My last Bimmer was a 635CSi in the early 90s (with full Zender kit and Ronal R9 wheels); my last restoration was 40 years ago. Which is to say, I’m rusty as these cars can be, and I’m open to the wisdom of this forum.

I’ve now made my way to the front of the car, and I must say, everyday I open a box with a new surprise (new parts!). I think I have the find of the year. New fenders, a new quarter-panel, new hood & trunk, and much more body panels. New rubber and other odds and ends. I also recently bought a parts car, but not certain I'll need the body parts afterall. Maybe I can help someone else out?
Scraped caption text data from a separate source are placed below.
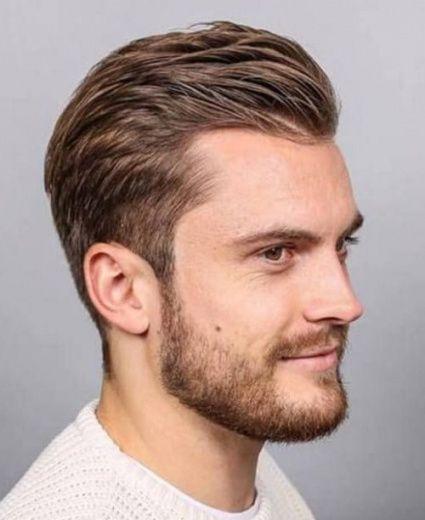 Frisuren Männer Ecken ทำผม Pinterest Frisuren Geheimratsecken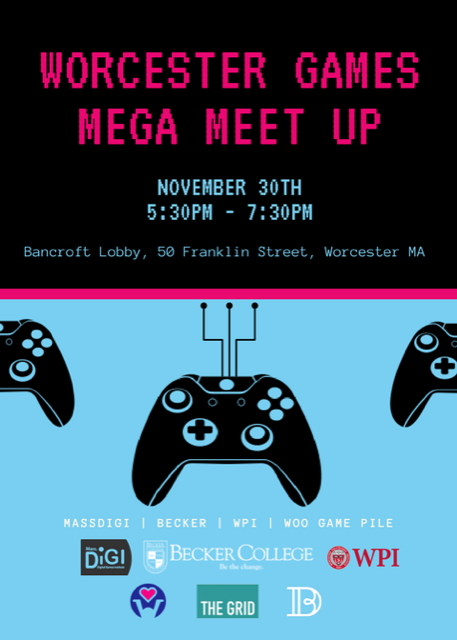 worcester games mega meet up alt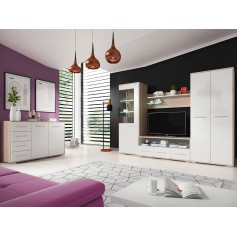 Wohnzimmer-Set Frida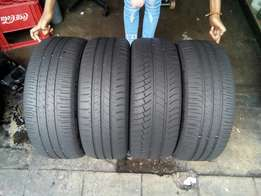 205/55/16 Michelin tyres for sell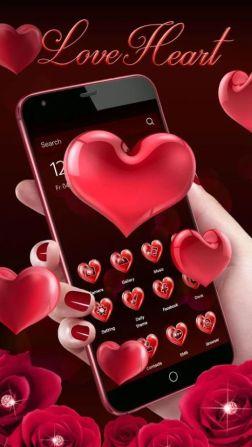 Valentine014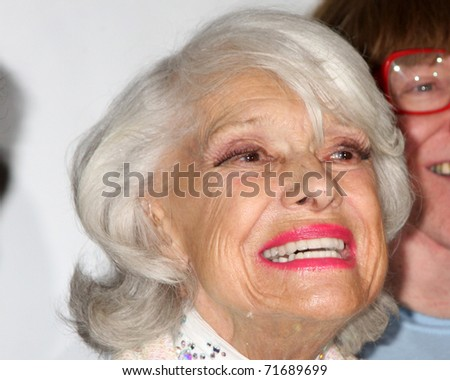LOS ANGELES - FEB 21:  Carol Channing arrives at a performance celebrating her 90th birthday at Pantages Theater on February 21, 2011 in Los Angeles, CA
The bummer? I found out this past week this is a Euro 3.0CS (still was making my way to the front of the car, box by box…seriously). The engine and tranny had been taken to shops to be over-hauled. Both paid for, but they were never collected and long since sold off by the respective shops. I would have liked that engine setup!
The good news is this group. Don is going to get me fixed up in the powerplant department.

Here is what I seek:
  • Does anyone have a Gant Chart or Workflow model of their restoration to share?
  • Has anyone written their restoration process or created a parts inventory list or checklist?
  • Also seeking a list of all nuts and bolts. I cleaned enough to know I don’t want to do anymore!
I’m a visual guy and like a good game plan/process. I’m sure I’m not the only one?

On my next post, I will outline my game plan and leave it open to advice. My perfectionist is focused on the body and mechanics. I’m less worried about the ‘perfect’ interior; I’m going to go with what I’ve got and just replace the things that make sense (headliner, carpets, etc.).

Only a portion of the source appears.